__Required work__
Count the lines in the records below that contain the word "ориентированный", and reply with only that number.

Transcribed page contents
+++
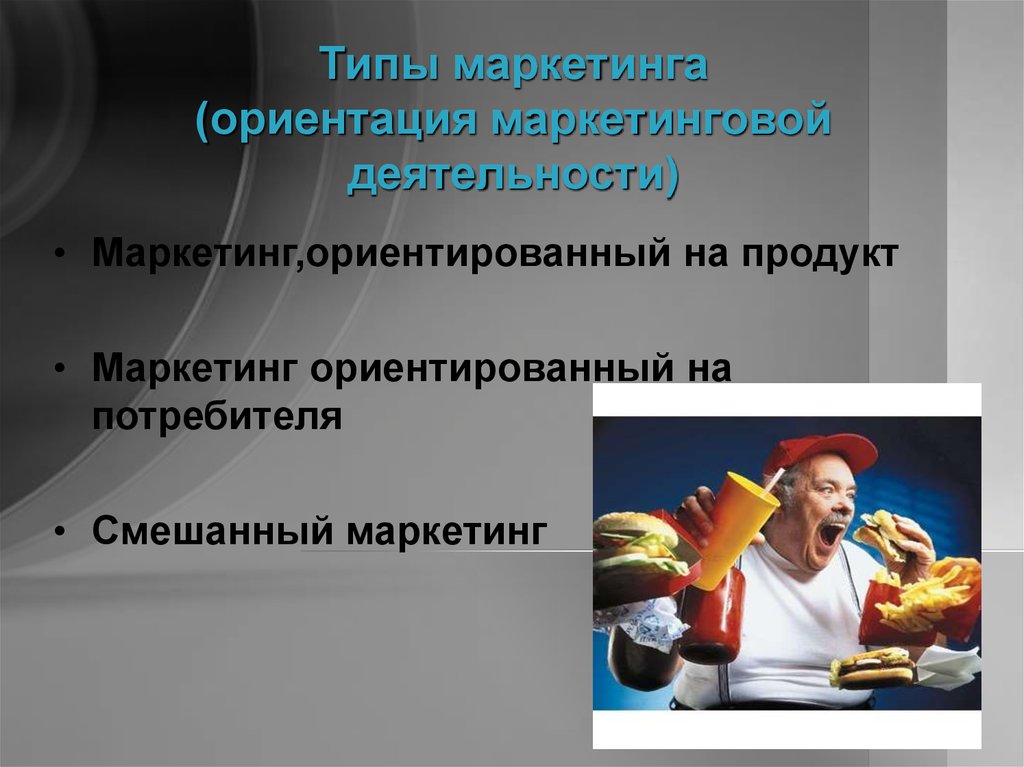 Типы маркетинга
(ориентация маркетинговой деятельности)

• Маркетинг,ориентированный на продукт

• Маркетинг ориентированный на потребителя

• Смешанный маркетинг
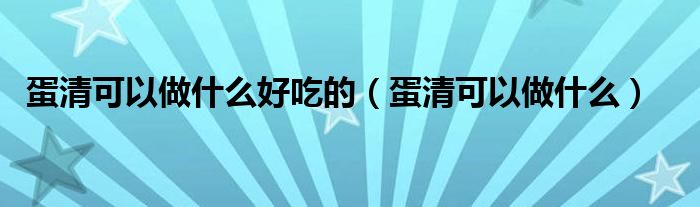 蛋清可以做什么好吃的（蛋清可以做什么）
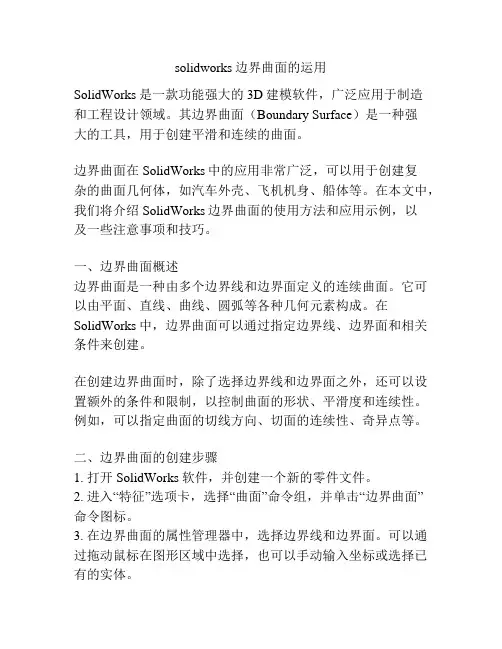 solidworks 边界曲面的运用

SolidWorks 是一款功能强大的 3D 建模软件，广泛应用于制造和工程设计领域。其边界曲面（Boundary Surface）是一种强大的工具，用于创建平滑和连续的曲面。

边界曲面在 SolidWorks 中的应用非常广泛，可以用于创建复杂的曲面几何体，如汽车外壳、飞机机身、船体等。在本文中，我们将介绍 SolidWorks 边界曲面的使用方法和应用示例，以及一些注意事项和技巧。

一、边界曲面概述
边界曲面是一种由多个边界线和边界面定义的连续曲面。它可以由平面、直线、曲线、圆弧等各种几何元素构成。在 SolidWorks 中，边界曲面可以通过指定边界线、边界面和相关条件来创建。

在创建边界曲面时，除了选择边界线和边界面之外，还可以设置额外的条件和限制，以控制曲面的形状、平滑度和连续性。例如，可以指定曲面的切线方向、切面的连续性、奇异点等。

二、边界曲面的创建步骤
1. 打开 SolidWorks 软件，并创建一个新的零件文件。
2. 进入“特征”选项卡，选择“曲面”命令组，并单击“边界曲面”命令图标。
3. 在边界曲面的属性管理器中，选择边界线和边界面。可以通过拖动鼠标在图形区域中选择，也可以手动输入坐标或选择已有的实体。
+++
__Solution below__
2